A federal appeals court has ruled Montgomery County Public Schools did not violate a substitute teacher’s constitutional rights when it required her to use students’ preferred pronouns in the classroom.

The 4th U.S. Circuit Court of Appeals in a 2-1 decision it released on Jan. 28 ruled against Kimberly Polk.

The policy states that “all students have the right to be referred to by their identified name and/or pronoun.”

“School staff members should address students by the name and pronoun corresponding to the gender identity that is consistently asserted at school,” it reads. “Students are not required to change their permanent student records as described in the next section (e.g., obtain a court-ordered name and/or new birth certificate) as a prerequisite to being addressed by the name and pronoun that corresponds to their identified name. To the extent possible, and consistent with these guidelines, school personnel will make efforts to maintain the confidentiality of the student’s transgender status.”
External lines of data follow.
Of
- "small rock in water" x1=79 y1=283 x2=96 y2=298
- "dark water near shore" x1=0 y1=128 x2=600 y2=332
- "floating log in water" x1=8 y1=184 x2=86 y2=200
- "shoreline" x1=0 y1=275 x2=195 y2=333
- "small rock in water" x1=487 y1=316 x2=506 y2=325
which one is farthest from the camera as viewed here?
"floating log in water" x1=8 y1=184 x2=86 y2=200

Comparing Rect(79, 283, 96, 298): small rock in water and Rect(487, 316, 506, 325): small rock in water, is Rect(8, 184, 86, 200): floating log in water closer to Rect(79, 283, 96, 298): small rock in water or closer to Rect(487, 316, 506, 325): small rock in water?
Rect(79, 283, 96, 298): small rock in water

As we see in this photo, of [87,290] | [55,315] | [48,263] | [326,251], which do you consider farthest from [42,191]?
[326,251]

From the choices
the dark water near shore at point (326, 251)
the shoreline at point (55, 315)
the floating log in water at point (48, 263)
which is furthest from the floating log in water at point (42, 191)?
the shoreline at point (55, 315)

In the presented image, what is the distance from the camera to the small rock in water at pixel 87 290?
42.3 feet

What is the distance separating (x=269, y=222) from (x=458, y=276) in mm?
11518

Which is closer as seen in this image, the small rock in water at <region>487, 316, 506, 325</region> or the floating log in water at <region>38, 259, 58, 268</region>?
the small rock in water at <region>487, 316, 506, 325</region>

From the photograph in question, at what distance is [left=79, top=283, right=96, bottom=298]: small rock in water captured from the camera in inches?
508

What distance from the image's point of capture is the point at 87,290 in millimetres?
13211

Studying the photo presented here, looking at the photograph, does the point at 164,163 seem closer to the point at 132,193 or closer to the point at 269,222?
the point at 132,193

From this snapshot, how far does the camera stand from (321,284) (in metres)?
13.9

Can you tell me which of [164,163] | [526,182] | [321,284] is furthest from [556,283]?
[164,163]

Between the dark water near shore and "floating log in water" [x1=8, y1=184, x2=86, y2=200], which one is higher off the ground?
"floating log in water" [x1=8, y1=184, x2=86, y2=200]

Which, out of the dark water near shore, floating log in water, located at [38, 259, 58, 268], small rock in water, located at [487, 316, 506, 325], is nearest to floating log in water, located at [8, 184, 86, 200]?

The Washington Post reported Polk, who became a substitute teacher in Montgomery County in 2021, in November 2022 requested a “religious accommodation, claiming that the policy went against her ‘sincerely held religious beliefs,’ which are ‘based on her understanding of her Christian religion and the Holy Bible.’”

U.S. District Judge Deborah Boardman in January 2025 dismissed Polk’s lawsuit that she filed in federal court in Beltsville. Polk appealed the decision to the 4th Circuit.